Environment
What Should I Look For in a Therapist?
Somewhere safe with somebody good
Posted February 18, 2015
A few weeks ago, I was working in a therapy session with a client of mine*, a young woman who was describing how alienated she feels in her life—with her husband, her job, her friends, and even with people she encounters on the freeway or in the grocery store line. As we explored this feeling, she went on to describe her longing to feel welcomed and at home somewhere, anywhere, in her life. We traced this longing back to her experiences in early life and, soon, a picture began to come together. The only child of working parents, she was a “latch key” kid who let herself in the house after school several hours before her parents arrived at home each day. Her parents were decent people but seemed to lack the emotional openness that this naturally sensitive child really needed. I suggested that perhaps this was one of the reasons that she had come to see me, in search of someone who would be open to listening to her and ready to receive her just as she is.
While I was thinking together with this client, a phrase kept coming to my mind. I never said the phrase but it informed my thoughts and helped me decide what to say. I had been reading a novel by Jan Karon, the most recent in her Mitford series about an episcopal priest, Father Tim, and his wife, Cynthia, a writer of children’s books.

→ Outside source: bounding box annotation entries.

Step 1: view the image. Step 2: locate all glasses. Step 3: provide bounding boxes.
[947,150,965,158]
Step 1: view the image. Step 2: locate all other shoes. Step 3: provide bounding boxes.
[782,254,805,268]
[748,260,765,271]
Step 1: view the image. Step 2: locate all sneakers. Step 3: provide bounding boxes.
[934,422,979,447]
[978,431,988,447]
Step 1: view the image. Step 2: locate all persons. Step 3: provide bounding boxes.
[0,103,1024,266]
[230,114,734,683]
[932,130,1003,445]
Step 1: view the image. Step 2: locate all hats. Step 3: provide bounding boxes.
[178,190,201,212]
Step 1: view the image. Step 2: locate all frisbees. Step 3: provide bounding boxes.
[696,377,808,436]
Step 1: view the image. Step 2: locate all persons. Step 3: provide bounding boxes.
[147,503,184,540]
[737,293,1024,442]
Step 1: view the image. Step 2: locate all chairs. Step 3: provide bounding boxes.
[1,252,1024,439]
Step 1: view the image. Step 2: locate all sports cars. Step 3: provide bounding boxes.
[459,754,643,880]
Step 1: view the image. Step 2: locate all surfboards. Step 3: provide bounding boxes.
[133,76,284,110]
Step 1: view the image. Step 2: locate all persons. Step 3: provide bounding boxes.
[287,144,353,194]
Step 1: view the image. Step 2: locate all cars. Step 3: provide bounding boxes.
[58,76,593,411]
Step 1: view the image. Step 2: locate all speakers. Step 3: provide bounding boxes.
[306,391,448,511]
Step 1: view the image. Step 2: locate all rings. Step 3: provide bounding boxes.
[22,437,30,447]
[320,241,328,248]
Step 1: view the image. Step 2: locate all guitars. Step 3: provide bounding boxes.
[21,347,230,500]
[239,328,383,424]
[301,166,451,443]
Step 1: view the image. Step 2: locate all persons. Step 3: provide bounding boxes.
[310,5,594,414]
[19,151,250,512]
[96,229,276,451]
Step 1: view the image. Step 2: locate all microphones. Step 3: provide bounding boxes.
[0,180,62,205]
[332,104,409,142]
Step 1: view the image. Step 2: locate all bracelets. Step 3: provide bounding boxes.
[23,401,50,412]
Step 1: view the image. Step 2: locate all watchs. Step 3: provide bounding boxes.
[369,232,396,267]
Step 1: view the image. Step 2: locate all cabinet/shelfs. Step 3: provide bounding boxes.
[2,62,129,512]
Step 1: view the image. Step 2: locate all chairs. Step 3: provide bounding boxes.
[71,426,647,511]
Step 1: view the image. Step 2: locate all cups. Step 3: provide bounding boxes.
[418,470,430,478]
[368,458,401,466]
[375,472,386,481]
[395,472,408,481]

Father Tim had been a bachelor into his sixties when Cynthia moved in next store and their romance and relationship took flight. The title of the book is a description of their relationship and the phrase that kept running through my mind: Somewhere Safe with Somebody Good.
As I turned this association over in my mind, I realized that “somewhere safe with somebody good” also describes what a therapist should provide. It is the basic foundation, the necessary framework, and the kind of culture which good therapy should have. It might even be a helpful question for someone seeking therapy to ask themselves during those first few consultation sessions: do I feel that I am somewhere safe with somebody good?
For me, somewhere safe has two meanings when it comes to therapy. The first has to do with the physical environment and conditions. A safe therapy place is a place that is quiet, free from distractions and intrusions. The therapist starts and ends on time, the phone is turned off, the white noise machine is turned on. Confidentiality and privacy are maintained and honored. The framework is predictable—the fee, the schedule, the cancellation and vacation policies, and so on. The therapist keeps his personal business to himself. A safe haven needs boundaries, and these are some of the key physical boundaries that a good therapist provides.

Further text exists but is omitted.